Am 29. Dezember gedenkt die Kirche des heiligen Erzbischofs Thomas Becket
Er starb an diesem Tage innerhalb der Oktav des hohen Weihnachtsfestes um der Freiheit der Kirche willen als Martyrer. Thomas Becket wurde am Tage des heiligen Apostels Thomas im Jahre 1118 zu London geboren. Thomas Becket wurde wohl noch an demselben Tage getauft, so daß er den Namen des heiligen Apostels erhielt.
Es wird erzählt, seine Mutter sei eine bekehrte Sarazenin gewesen; jedenfalls war der Vater ein Normanne namens Gilbert. - Im Jahre 1066 hatte Wilhelm von der Normandie (1066 - 1087), genannt der Eroberer, nach dem Sieg bei Hastings über Harold II. Godwinson (1066) die Nachfolge des heiligen angelsächsischen Königs Eduard des Bekenners angetreten.

### Gestellte Aufgabe A
Zähle, wie viele Zeilen der Datensätze unten das Wort "window" enthalten, und gib nur diese Zahl an.

### Ausgangsdaten
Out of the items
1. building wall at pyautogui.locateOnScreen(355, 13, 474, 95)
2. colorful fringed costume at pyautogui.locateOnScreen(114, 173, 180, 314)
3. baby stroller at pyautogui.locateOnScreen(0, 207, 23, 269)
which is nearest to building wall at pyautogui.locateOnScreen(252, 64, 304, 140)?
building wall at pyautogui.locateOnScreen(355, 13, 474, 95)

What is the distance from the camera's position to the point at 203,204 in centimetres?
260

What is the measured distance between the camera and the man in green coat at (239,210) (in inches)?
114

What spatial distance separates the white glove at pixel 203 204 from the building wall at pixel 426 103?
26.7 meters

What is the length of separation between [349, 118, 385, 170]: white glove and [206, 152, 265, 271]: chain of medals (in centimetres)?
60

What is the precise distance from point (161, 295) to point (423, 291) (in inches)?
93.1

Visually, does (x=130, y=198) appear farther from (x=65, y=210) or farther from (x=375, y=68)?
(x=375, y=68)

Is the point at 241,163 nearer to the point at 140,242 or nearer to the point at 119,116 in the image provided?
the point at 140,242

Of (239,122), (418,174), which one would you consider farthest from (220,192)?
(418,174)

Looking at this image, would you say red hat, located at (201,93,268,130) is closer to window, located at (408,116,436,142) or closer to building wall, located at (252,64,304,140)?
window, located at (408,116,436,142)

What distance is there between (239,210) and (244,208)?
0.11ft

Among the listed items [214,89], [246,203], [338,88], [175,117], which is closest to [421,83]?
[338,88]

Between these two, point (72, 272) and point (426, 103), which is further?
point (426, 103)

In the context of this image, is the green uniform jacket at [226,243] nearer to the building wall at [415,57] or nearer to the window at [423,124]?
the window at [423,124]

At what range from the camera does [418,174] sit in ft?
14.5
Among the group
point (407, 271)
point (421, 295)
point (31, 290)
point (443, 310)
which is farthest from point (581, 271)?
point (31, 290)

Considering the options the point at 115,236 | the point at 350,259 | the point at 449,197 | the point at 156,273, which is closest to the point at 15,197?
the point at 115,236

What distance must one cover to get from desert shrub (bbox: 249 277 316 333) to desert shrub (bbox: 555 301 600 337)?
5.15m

### Gestellte Aufgabe B
In welcher Stadt wurde Thomas Becket laut dem vorliegenden Auszug geboren?

### Richtige Ausgabe A
4

### Richtige Ausgabe B
In London.